▶ [RECORDS FOR THE TASK]
..........
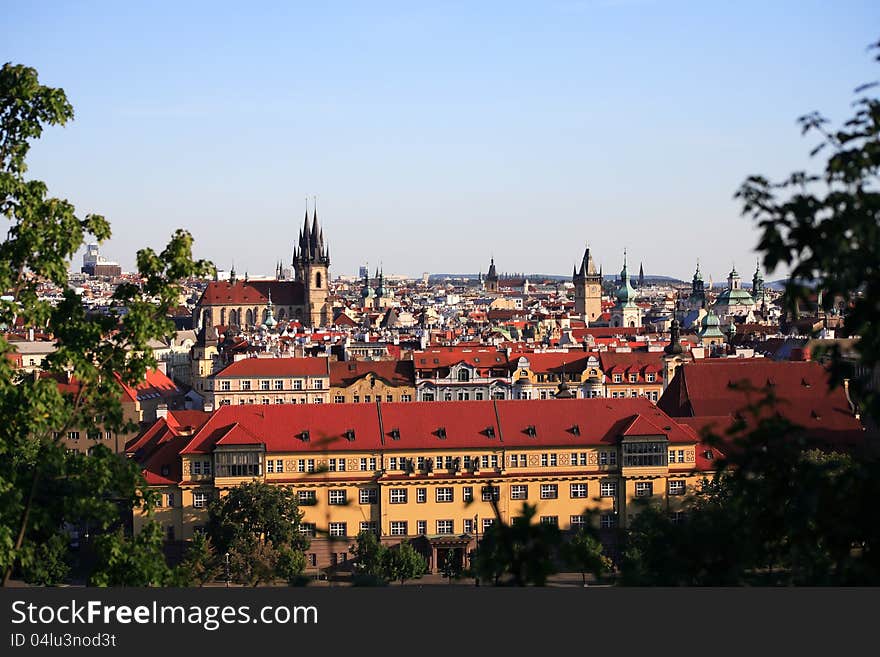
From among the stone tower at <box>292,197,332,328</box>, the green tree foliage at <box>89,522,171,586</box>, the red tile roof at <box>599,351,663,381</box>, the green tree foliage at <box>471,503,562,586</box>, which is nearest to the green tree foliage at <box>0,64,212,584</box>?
the green tree foliage at <box>89,522,171,586</box>

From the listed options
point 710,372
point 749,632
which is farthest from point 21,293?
point 710,372

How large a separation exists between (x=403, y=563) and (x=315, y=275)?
11604cm

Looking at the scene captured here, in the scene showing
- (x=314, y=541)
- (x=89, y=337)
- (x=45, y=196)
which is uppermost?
(x=45, y=196)

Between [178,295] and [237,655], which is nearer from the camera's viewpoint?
[237,655]

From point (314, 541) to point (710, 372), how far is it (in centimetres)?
2297

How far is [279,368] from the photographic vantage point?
75.7 meters

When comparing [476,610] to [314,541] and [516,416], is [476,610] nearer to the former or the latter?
[314,541]

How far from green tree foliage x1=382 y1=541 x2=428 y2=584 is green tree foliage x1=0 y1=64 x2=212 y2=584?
2726 centimetres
..........
▶ [YOUR OBJECTIVE] Render every line from the one containing "When comparing [476,610]" through the last line of the rows above, both included, as a Markdown table. Use the columns "No." and "Line", and leave out blank lines.

▶ [THE COMPLETED TASK]
| No. | Line |
|---|---|
| 1 | When comparing [476,610] to [314,541] and [516,416], is [476,610] nearer to the former or the latter? |
| 2 | [314,541] |
| 3 | How far from green tree foliage x1=382 y1=541 x2=428 y2=584 is green tree foliage x1=0 y1=64 x2=212 y2=584? |
| 4 | 2726 centimetres |